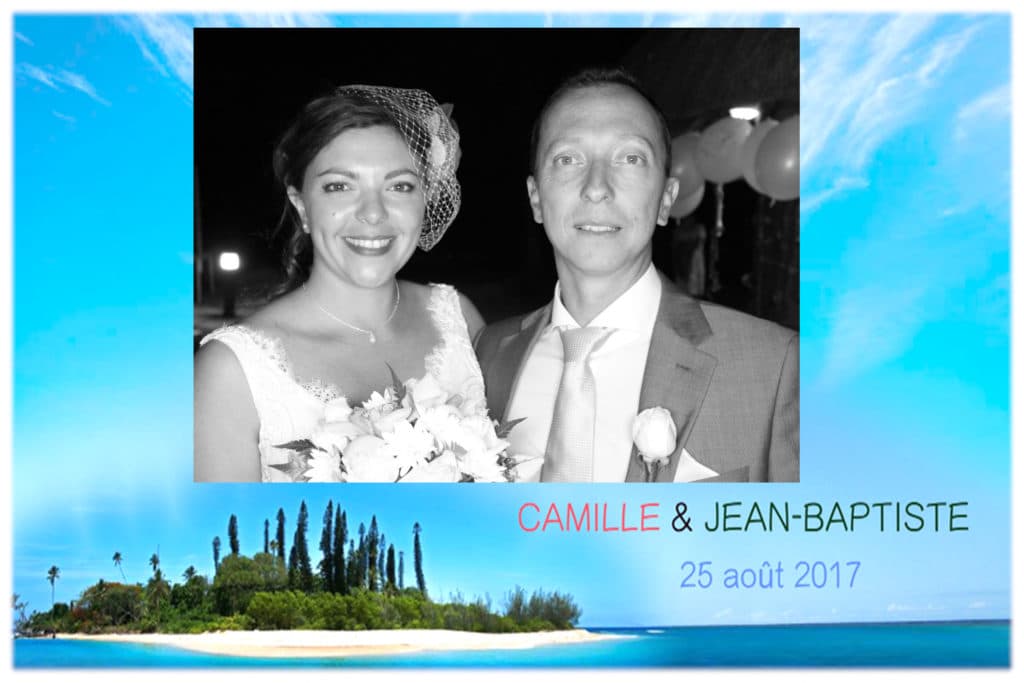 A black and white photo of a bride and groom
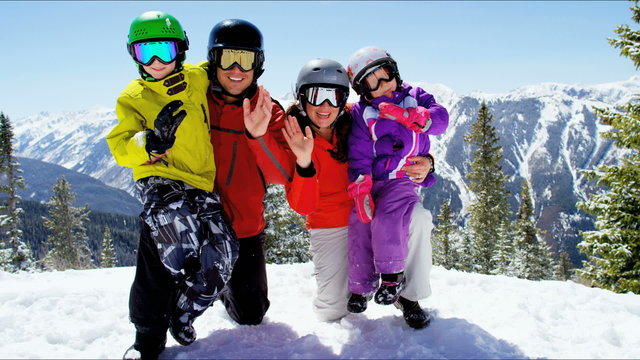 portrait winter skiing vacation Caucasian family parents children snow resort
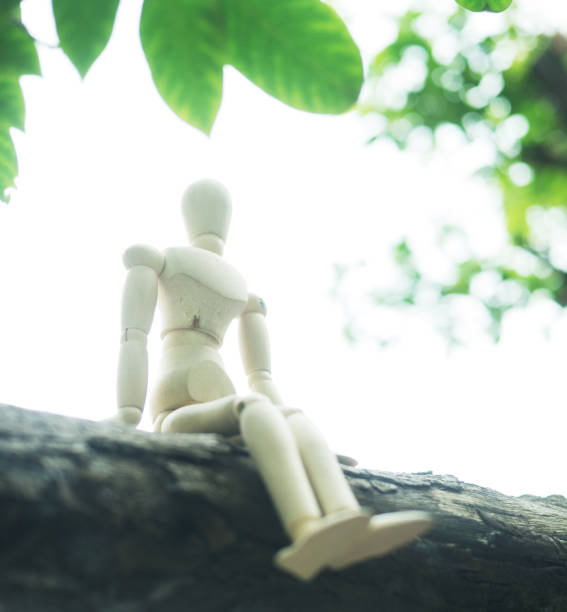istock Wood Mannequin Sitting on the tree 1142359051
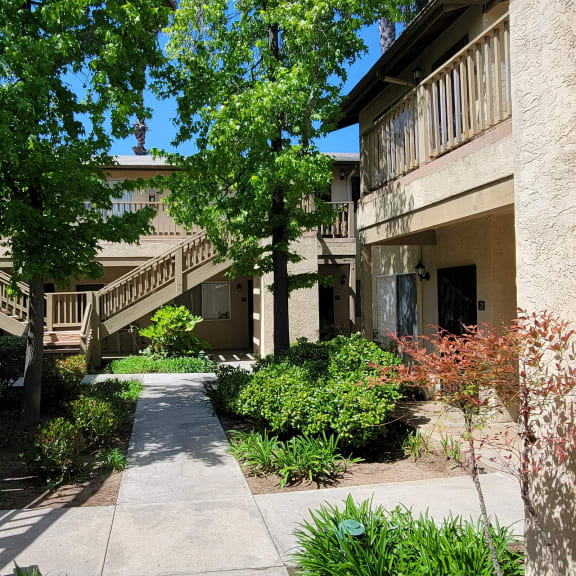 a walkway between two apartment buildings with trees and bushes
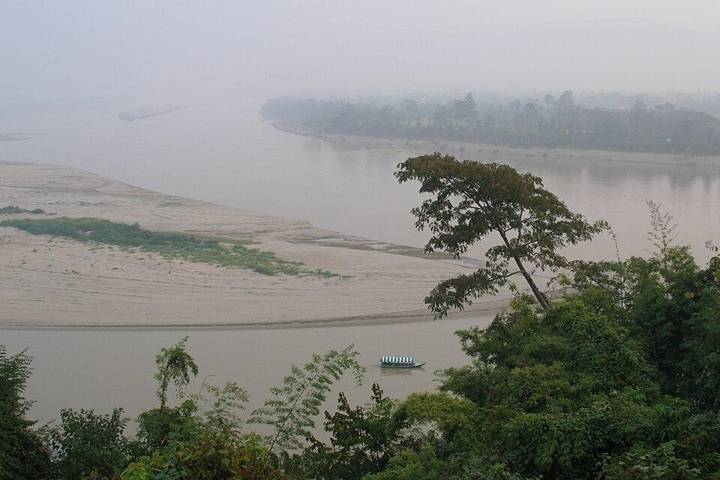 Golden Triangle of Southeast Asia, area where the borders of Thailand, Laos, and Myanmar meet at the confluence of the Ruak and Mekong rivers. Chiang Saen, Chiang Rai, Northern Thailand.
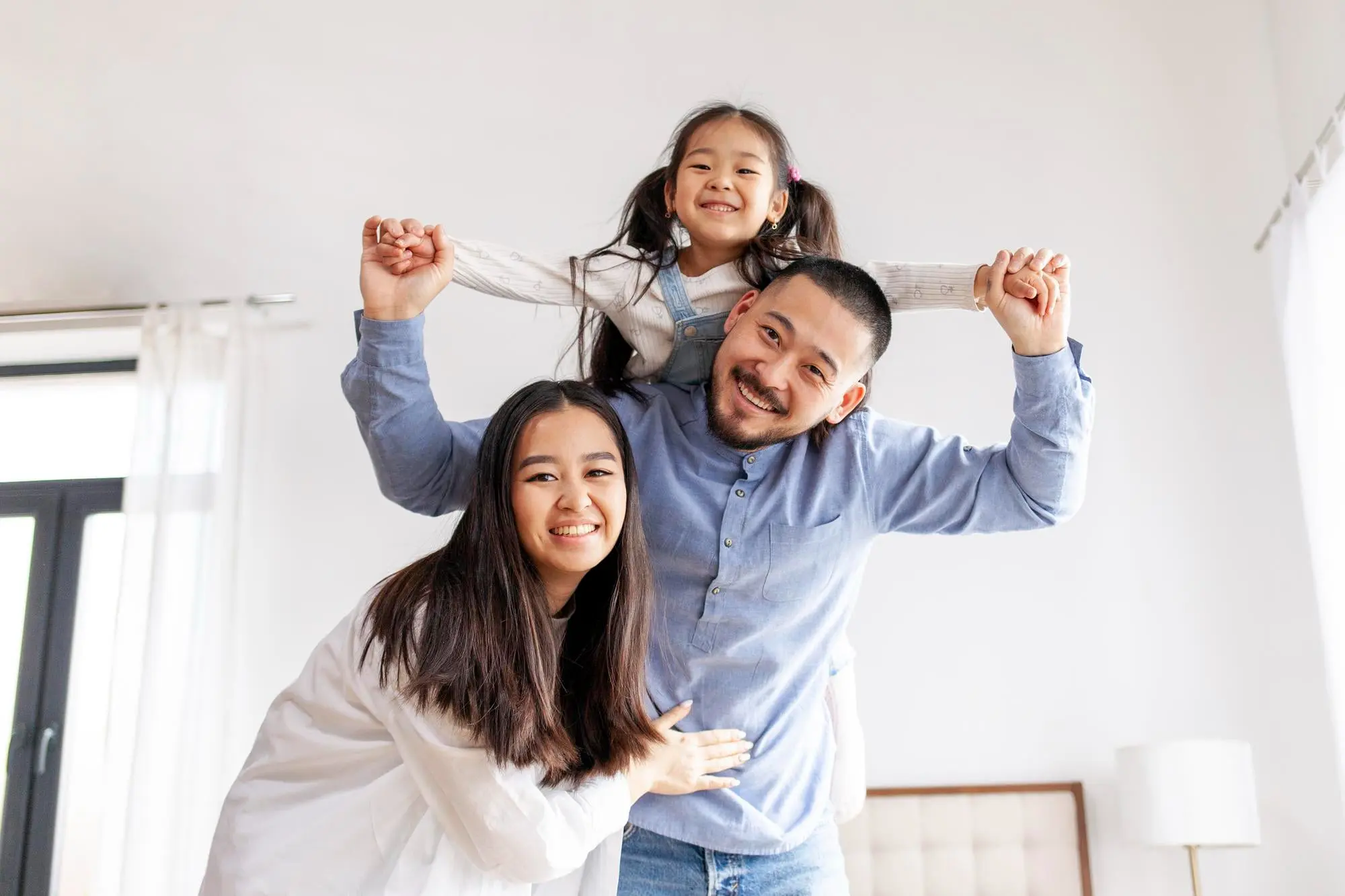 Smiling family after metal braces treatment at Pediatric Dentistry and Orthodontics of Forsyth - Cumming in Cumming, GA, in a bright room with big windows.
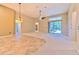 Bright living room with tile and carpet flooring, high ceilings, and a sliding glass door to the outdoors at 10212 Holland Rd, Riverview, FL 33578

* _ABOUT THIS TASK_:
Nothing but the text is wanted: repeat the data above exactly, without its images.

* _SOLUTION TO THIS PROBLEM_:
 A black and white photo of a bride and groom
 portrait winter skiing vacation Caucasian family parents children snow resort
istock Wood Mannequin Sitting on the tree 1142359051
 a walkway between two apartment buildings with trees and bushes
 Golden Triangle of Southeast Asia, area where the borders of Thailand, Laos, and Myanmar meet at the confluence of the Ruak and Mekong rivers. Chiang Saen, Chiang Rai, Northern Thailand.
 Smiling family after metal braces treatment at Pediatric Dentistry and Orthodontics of Forsyth - Cumming in Cumming, GA, in a bright room with big windows.
 Bright living room with tile and carpet flooring, high ceilings, and a sliding glass door to the outdoors at 10212 Holland Rd, Riverview, FL 33578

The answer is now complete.